The Oasis Reporters
March 8, 2018
Evolving technology seems set to humble corruption and government might with it’s tight grip on business and the economy especially in African countries with the famed big-man syndrome.
Only recently, a biracial Nigerian patriot ,Ms. Natasha Akpoti was in the House of Representatives in Abuja, Nigeria ,testifying with documentary proof of the sleaze and deception that characterized the setting up and sabotage of the second largest steel plant in the world, the Ajaokuta Steel Plant that reached 98% completion, but a combination of lack of political will, heavy corruption and deception, laid the multi billion dollar plant almost dead, with assets, stripped.
Attempts to revive the moribund plant built by the Russians, Natasha’s maternal country has failed.

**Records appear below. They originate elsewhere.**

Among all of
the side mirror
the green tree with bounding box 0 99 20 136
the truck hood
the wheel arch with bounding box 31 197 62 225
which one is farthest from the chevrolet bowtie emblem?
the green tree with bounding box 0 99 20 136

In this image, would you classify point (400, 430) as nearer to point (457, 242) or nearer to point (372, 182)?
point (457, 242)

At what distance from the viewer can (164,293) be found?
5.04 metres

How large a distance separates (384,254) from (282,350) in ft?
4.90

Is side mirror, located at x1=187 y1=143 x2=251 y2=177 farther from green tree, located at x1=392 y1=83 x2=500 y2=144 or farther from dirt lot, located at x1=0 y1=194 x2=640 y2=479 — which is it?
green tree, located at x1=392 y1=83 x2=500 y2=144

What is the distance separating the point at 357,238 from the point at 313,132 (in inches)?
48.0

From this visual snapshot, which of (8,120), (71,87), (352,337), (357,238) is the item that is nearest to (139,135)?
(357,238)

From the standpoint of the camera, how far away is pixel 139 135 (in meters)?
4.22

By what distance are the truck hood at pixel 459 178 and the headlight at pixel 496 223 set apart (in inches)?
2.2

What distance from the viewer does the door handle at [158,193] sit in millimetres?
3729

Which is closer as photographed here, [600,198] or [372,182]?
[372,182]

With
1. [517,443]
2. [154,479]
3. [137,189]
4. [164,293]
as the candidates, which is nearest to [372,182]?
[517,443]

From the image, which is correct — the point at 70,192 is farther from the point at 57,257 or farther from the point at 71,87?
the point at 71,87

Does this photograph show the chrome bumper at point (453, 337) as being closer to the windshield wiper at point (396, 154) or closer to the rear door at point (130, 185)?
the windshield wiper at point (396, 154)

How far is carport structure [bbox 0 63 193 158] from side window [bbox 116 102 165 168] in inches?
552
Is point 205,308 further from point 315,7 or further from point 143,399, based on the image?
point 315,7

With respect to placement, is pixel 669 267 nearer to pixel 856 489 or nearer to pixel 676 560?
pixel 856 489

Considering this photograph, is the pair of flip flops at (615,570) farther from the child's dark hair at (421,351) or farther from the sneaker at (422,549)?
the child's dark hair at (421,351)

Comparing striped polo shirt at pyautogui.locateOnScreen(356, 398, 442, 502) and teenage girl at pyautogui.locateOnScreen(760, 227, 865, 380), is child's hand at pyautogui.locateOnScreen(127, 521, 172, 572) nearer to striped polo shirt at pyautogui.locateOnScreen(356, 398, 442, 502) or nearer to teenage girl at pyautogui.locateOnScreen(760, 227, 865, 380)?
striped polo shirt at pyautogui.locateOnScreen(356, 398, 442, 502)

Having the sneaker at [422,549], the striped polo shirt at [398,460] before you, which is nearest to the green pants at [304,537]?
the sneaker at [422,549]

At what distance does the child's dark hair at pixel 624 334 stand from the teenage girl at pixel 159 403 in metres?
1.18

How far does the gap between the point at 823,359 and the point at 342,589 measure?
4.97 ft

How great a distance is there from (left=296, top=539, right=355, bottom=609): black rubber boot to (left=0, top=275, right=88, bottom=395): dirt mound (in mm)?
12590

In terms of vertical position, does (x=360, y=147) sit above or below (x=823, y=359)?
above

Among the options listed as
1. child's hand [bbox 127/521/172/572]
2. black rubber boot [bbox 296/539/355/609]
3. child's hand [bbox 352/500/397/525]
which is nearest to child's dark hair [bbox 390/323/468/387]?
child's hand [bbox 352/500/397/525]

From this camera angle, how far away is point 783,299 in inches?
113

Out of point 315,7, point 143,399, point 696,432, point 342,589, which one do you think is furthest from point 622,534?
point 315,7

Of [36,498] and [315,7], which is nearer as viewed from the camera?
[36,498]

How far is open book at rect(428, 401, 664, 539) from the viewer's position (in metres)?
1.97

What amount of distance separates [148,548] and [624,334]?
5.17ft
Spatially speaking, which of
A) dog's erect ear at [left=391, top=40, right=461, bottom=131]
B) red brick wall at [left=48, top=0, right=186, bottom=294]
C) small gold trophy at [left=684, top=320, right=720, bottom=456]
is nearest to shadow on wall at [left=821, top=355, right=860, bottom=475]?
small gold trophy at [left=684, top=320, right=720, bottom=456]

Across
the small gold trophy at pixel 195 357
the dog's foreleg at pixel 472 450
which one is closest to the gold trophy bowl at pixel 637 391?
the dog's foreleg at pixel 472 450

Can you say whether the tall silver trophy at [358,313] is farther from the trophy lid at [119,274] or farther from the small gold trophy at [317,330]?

Well, since 1971 when conscious effort to kick-start the plant till date, a time space of 47 years is about to go down the drain as technology is now making wood, a pretty awesome material, which lacked the strength and toughness of other materials such as the stronger metals. That could change, however, thanks to research coming out of the University of Maryland, College Park, where engineers have found a way to make wood more than 10 times stronger than titanium alloys.
The results mean that everyone’s favorite tree-based material could be used as an alternative to the ultra-tough likes of steel while remaining significantly lighter. Faster growing softwoods like pine and balsa could also be treated to replace some of the applications which currently require slower growing but denser woods like teak.
“We [developed] a totally new densification technique by combining chemical modification and hot-pressing,” Liangbing Hu, the leader of the research team, told Digital Trends. “Our resulting densified wood features a highly dense and laminated structure with intertwined cell walls that are fully collapsed without gaps. Most of the densified wood consists of well-aligned cellulose nanofibres, which greatly enhance hydrogen bond formation among neighboring nanofibres. The mechanical performance of the resulting densified wood is more than one order of magnitude better than that of the natural wood.”
The chemical modification Hu refers to involves partially removing lignin, the organic polymer that forms an important structural material in plants, and hemicellulose, a component in plant cell walls. The densification technique was then completed by hot-pressing to a temperature of 100 degrees Celsius.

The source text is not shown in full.